Set of tasks:
[1] Reproduce the part of the Buffalo book review that opens with the words containing "From the inside, Buffalo" and closes with "the river, downstate.".
[2] Answer these questions from the Buffalo book review:
(a) What rating does the reviewer give the novel?
(b) What was the Mom in the novel a noted expert in?
(c) What name does the review give Buffalo when it asks about keeping illusions?

Document segment:
==============================
Friday, June 4, 2010

Finally, Buffalo Trued

Buffalo Lockjaw Buffalo Lockjaw by Greg Ames


My rating: 5 of 5 stars
Everybody in Buffalo wants to find a way to be ourselves in the world in a way to be noticed as something not quite dismiss-able, the way that Buffalo is. To do that, you have to find a theme - a big theme, that will sustain an entire novel, or a life, without once seeming clunky or contrived or making the whole text one extended metaphor in any way that you've heard it all already.

Yeah, who would want to go there? What is it we all avoid? Could that be where the humanity is? Could it? Can we look hard at the City of No Illusions and retain any illusions for ourselves?

People give up, you know, fall back, from dreams and accept life in its fullest mediocrity, take pride in that to the point of delusional boosterism, so? But why would you want to go there if given the chance to go somewhere else? Lots of creative types get born here, but they call it their beloved home. They don't stay. Visiting celebrities, filming, say, love it here. Why would they stay? Maybe aging football stars find a place where they can remain a celebrity for the rest of their lives.

From the inside, Buffalo seems a place of might-have-beens, if-onlies. Petty politics, advantaging local bigshots, trump vision every time and so we build our perpetual wanna-be flagship university out of town, wipe out our waterfront with highways and dead industrial tracts, and conspire to route traffic around our natural transportation hub. Hell, we even sell our hydro-power down the river, downstate.

So, it's in the person of a once-vital Mom, a noted expert in the care of elderly demented patients, who herself becomes a living shell of who she once was, that Buffalo can come alive, in words at least, as something larger than its life.

Something about each of our lives, no matter how accomplished, no matter how smug or self-satisfied must remain in the world's capitals of mediocrity. You will find yourself less than you could be and at the same time find the lock-jawed striving in the face of white-out blizzards determination to find in yourself and in your life something still better. Something to make light of. Something to brood about, and mostly long long lists of friends who care for you as you are.

This is not the fictional Buffalo. This is the real thing, real places named and authenticated. Real characters. I live here. I know them. I am them. If you want to be judged by your proximity to beauty, to power, to accomplishment, then this is not your place. But you are not those things, and if you are, you won't be for long.
==============================
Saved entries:
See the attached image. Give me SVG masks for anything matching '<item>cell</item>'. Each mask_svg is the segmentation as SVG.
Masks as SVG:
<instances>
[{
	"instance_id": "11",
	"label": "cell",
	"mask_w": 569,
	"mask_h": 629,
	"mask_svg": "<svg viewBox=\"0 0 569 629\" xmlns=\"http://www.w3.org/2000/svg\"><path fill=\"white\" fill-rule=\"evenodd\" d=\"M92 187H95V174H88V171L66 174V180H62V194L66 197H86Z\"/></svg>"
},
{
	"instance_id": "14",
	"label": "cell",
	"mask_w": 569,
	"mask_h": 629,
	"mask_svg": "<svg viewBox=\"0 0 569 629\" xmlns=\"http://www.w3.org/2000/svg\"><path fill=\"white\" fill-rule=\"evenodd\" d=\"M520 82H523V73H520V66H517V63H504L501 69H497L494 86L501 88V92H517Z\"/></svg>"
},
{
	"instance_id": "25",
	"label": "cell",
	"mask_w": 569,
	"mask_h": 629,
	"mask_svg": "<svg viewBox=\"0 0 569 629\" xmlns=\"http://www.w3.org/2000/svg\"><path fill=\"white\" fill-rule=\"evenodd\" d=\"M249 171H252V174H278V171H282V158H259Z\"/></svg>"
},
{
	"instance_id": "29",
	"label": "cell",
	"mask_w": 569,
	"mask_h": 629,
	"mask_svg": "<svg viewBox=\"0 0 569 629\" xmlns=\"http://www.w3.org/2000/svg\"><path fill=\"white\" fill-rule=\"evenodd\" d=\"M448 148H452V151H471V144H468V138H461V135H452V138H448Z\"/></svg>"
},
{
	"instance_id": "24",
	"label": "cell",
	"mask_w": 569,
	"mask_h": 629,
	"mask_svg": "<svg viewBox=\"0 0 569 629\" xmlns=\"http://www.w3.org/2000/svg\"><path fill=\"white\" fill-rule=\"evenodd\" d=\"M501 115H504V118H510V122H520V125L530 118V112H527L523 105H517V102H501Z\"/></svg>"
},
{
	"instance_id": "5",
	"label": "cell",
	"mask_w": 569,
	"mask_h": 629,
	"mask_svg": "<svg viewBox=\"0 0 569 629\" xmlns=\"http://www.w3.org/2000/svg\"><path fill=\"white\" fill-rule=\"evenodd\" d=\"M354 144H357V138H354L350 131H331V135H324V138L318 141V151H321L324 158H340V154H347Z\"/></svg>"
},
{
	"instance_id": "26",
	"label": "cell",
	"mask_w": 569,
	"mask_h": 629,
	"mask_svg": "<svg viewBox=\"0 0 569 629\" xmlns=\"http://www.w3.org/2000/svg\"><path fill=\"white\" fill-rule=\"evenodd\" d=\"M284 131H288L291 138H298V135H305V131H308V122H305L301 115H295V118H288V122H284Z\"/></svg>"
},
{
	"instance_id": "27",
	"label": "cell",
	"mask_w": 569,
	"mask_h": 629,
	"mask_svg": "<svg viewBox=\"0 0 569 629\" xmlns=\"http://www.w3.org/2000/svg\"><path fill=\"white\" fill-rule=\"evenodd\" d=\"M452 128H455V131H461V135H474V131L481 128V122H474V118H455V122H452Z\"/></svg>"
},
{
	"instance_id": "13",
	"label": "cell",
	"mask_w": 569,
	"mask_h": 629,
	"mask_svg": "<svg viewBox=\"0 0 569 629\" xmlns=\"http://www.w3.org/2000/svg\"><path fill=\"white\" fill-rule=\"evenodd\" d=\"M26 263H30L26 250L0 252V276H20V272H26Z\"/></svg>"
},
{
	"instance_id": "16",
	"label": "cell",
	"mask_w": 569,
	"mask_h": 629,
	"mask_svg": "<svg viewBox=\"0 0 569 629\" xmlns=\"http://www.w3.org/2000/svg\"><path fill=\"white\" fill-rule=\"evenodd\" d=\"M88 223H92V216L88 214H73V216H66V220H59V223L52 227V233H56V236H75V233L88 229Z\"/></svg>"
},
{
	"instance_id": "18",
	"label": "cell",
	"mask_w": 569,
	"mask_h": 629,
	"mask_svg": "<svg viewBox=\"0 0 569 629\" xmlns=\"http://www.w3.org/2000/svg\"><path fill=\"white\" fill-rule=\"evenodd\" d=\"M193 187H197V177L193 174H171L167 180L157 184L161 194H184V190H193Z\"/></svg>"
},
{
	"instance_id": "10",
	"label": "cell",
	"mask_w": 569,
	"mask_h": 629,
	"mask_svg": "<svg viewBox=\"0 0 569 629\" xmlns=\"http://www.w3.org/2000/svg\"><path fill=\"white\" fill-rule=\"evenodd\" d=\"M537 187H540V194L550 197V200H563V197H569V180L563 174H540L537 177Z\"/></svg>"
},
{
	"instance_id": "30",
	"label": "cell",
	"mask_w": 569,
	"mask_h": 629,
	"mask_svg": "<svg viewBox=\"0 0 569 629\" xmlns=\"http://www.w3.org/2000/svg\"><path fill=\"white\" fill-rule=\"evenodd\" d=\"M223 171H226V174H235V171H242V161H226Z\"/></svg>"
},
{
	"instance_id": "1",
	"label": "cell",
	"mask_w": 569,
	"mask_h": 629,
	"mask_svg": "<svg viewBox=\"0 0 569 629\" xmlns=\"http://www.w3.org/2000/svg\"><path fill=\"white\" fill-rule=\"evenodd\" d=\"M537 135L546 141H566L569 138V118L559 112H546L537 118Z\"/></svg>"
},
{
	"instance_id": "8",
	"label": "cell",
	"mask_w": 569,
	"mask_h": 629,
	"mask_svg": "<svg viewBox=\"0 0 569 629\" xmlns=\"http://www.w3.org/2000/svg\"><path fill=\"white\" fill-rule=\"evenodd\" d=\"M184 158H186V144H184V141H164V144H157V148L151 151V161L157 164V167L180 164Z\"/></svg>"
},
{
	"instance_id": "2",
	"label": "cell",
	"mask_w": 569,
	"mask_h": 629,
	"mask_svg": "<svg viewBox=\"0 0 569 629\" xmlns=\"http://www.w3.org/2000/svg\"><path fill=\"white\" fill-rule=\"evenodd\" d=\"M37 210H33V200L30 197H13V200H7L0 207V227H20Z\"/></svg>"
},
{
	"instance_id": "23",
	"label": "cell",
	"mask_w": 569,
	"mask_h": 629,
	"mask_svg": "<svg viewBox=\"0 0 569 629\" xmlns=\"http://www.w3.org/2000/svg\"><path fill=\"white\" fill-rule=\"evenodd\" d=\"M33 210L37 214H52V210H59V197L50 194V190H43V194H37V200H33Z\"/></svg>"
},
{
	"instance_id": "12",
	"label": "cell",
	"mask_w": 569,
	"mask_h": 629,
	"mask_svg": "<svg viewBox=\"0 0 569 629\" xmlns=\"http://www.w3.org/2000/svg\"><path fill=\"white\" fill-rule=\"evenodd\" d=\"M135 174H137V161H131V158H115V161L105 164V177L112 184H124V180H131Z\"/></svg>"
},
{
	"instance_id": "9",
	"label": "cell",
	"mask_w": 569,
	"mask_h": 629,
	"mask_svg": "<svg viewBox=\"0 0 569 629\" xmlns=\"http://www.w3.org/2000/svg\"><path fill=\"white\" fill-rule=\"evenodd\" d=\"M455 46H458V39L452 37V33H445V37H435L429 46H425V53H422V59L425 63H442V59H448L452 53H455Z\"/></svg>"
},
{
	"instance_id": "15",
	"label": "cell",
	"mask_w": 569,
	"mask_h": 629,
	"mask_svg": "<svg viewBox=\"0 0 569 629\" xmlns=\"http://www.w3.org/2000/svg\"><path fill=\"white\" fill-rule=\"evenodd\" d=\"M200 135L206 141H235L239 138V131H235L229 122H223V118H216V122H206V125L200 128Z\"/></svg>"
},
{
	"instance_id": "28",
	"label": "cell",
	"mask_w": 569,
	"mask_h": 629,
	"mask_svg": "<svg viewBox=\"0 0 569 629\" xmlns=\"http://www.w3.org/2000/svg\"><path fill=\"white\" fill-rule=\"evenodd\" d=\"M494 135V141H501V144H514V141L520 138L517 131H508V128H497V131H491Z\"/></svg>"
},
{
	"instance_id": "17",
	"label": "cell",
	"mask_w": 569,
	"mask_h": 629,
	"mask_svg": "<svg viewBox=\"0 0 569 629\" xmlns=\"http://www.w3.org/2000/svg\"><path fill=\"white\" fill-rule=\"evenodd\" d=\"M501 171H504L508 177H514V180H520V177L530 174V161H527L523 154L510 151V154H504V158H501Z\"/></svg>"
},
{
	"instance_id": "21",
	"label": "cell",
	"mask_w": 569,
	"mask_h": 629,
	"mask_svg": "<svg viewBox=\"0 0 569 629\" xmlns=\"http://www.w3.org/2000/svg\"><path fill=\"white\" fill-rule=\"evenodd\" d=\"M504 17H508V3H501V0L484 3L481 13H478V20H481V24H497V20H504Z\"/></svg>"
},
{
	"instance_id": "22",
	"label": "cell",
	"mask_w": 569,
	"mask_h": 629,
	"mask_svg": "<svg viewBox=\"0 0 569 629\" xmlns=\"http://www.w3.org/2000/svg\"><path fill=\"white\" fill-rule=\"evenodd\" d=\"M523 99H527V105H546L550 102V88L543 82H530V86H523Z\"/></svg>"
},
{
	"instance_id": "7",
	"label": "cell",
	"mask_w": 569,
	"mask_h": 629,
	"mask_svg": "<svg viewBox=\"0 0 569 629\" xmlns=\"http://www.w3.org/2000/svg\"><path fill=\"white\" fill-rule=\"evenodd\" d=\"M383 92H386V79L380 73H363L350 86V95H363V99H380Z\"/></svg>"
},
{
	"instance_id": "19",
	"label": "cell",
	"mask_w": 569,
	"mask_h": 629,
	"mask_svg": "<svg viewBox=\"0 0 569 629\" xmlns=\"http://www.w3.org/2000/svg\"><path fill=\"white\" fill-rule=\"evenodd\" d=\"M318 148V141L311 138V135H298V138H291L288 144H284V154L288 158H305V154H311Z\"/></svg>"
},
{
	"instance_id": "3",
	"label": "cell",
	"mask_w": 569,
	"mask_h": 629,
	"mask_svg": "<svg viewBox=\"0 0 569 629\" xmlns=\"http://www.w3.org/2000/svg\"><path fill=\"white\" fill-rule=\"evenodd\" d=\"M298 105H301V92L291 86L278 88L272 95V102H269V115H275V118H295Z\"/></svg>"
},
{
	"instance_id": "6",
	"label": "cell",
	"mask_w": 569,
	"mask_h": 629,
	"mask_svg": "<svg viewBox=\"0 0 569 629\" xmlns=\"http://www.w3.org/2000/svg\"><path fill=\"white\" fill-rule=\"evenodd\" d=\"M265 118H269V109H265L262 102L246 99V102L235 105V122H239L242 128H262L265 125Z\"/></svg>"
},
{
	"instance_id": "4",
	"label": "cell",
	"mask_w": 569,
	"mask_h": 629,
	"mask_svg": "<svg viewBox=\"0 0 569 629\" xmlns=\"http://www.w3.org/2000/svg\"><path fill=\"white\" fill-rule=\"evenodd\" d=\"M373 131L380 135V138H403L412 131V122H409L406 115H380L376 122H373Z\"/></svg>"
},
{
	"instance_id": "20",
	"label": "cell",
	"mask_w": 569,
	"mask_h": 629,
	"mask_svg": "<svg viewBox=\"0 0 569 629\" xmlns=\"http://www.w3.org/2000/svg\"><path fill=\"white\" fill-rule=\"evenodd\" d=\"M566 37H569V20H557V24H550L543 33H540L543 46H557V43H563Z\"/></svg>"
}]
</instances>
==============================
Solved tasks:
[1]
From the inside, Buffalo seems a place of might-have-beens, if-onlies. Petty politics, advantaging local bigshots, trump vision every time and so we build our perpetual wanna-be flagship university out of town, wipe out our waterfront with highways and dead industrial tracts, and conspire to route traffic around our natural transportation hub. Hell, we even sell our hydro-power down the river, downstate.

[2]
(a) 5 of 5 stars
(b) The care of elderly demented patients
(c) The City of No Illusions